Quelle piètre consolation d’apprendre que la mortalité est plus faible qu’autrefois quand on sait que ce pourcentage représente des millions de vies. Qu’importe que le niveau de vie augmente dans certains pays quand la majeure partie de l’humanité connaît la pauvreté et les privations sans aucun espoir de changement.
Même dans les quelques endroits où il existe une relative abondance, il est bien difficile de dire si la qualité de la vie a réellement augmenté. Certes, les gens ne luttent plus pour se nourrir et pour se ravitailler, mais ils vivent dans la crainte permanente d’une destruction atomique.

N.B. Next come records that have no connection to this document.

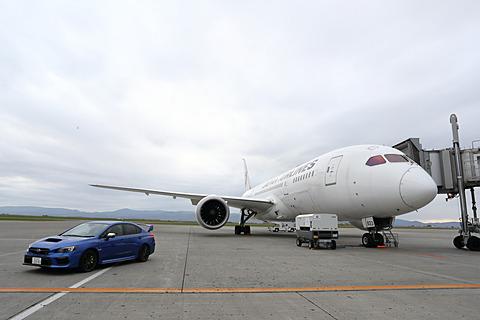 「SUBARUテックツアー ボーイング787『中央翼』体感フライト」実施、JAL運航の787-8型機で旭川~成田に乗ってみた スバルは10月20日、「SUBARUテックツアー ボーイング787『中央翼』体感フライト」を実施した。写真は旭川空港に駐機している様子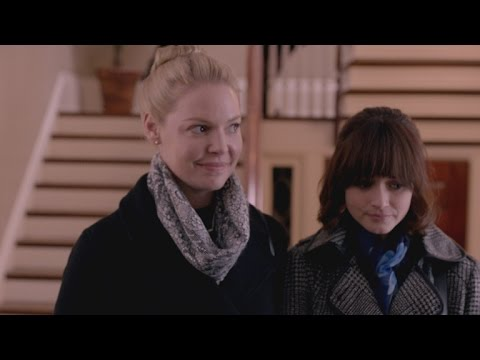 Katherine Heigl and Alexis Bledel Play Engaged Couple in † Jenny † s Wedding †
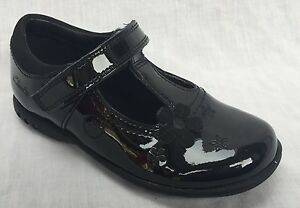 BNIB Clarks Girls Dance Tune Black Patent Leather School Shoes E//F//G//H Fitting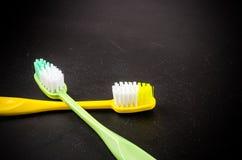 Комплект красочных toothbrushs Стоковые Изображения RF
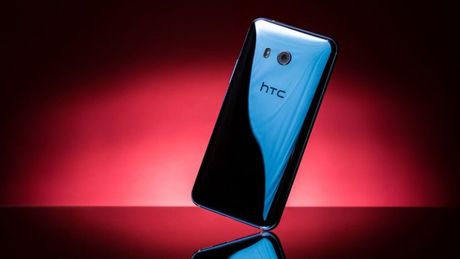 HTC U11 chinh thuc ra mat: Cong nghe bop vien - Anh 2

La criminalité, la violence et le vandalisme constituent une menace permanente pour leur vie et leurs biens. La délinquance juvénile et le divorce provoquent la ruine de leur famille. Et on pourrait encore allonger cette liste...
Si nous sommes animés du désir de connaître l’avenir, il est indispensable que nous voyions la différence entre ce qu’est la réalité et ce que sont les pensées et les promesses de certaines personnes. Nous devons nous baser sur des faits et non sur des conjectures. Niels Bohr, un physicien lauréat du prix Nobel, déclara: “Pour ce qui est de l’avenir, il est très difficile de faire des prédictions.” La phrase “si le cours des choses se maintient” ou “à moins qu’on apporte une solution” que l’on retrouve si souvent dans les prévisions des futurologues nous dit qu’un avenir meilleur dépend non seulement de la découverte des moyens de résoudre les problèmes actuels, mais aussi de notre volonté d’agir.
Toutes ces déclarations funestes ont-elles poussé les gens et les nations à l’action? Le feront-elles un jour?